Ha! I did the same thing with my pumpkin! It caused me to "rediscover" my ErgoMarine, and it looked great. Although I wish I knew why a couple days later it started not turning off and had hot batteries when I decided to take them out...


----------



## pitman2 (Sep 8, 2009)

Ok, it's near that time of year that I'm thinking about this again. I bought a few of these Cree LEDs. And now I'm trying to find resistors for them. I'll be running them off of three AA batteries and the LED calculator states that I need a 1.5ohm 2watt resistor to run it at 3.5v @ 750ma. Since I can't find this resistor locally I'll have to order it online. But because I have to order it online, I'm wondering if I should just purchase a regulated circuit board or something. Opinions?

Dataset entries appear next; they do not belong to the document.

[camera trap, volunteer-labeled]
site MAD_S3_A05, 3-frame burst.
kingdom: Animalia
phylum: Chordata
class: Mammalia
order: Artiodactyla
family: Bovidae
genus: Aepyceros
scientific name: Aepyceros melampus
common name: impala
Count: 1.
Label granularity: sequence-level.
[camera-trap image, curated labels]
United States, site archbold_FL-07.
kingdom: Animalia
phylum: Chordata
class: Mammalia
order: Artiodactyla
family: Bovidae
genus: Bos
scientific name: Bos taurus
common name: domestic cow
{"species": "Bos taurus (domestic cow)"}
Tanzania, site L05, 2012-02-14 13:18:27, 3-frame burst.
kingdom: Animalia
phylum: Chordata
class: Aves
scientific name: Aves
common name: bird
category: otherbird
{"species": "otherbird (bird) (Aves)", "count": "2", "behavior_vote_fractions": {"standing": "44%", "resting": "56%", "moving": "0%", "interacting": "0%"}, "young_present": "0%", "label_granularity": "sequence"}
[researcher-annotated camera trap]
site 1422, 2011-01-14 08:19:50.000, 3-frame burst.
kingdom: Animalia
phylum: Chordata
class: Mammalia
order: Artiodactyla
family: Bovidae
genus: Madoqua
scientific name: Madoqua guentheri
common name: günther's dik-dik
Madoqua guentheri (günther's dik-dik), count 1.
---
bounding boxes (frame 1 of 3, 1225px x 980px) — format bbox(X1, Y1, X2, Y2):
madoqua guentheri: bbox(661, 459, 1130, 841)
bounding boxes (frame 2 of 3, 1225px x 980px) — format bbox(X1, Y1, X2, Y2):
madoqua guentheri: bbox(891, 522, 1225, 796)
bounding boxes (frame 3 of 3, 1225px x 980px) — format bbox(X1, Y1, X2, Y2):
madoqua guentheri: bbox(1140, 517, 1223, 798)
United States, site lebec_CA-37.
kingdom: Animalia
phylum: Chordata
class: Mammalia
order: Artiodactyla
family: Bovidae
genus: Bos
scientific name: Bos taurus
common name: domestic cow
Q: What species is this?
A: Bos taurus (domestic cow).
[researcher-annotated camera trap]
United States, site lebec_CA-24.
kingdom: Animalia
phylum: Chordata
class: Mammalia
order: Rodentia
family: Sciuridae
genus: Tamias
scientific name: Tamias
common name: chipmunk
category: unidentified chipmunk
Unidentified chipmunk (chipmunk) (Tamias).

http://ledsupply.com/xreww-l1.php

http://led.linear1.org/1led.wiz


----------



## mmmflashlights (Sep 11, 2009)

I'd buy a cheap circuit off of DX (Dealextreme.com), probably going to cost just as much to order a resistor from most places online after shipping is considered. They have plenty of different circuits that will run fine from an approximate 4.5V source of 3 AAs. You could even get a multi-mode circuit that strobes and has different output levels. DX orders take a couple weeks to arrive, just so you're aware. Keep in mind that it would be best to mount the Cree 'star' onto a small piece of aluminum or similar if driving it at a high level, to keep it from getting too hot. Or just cheat and buy a cheap, complete LED light and put some sort of diffuser (about anything translucent will do) over the LED and toss it in the pumpkin.


----------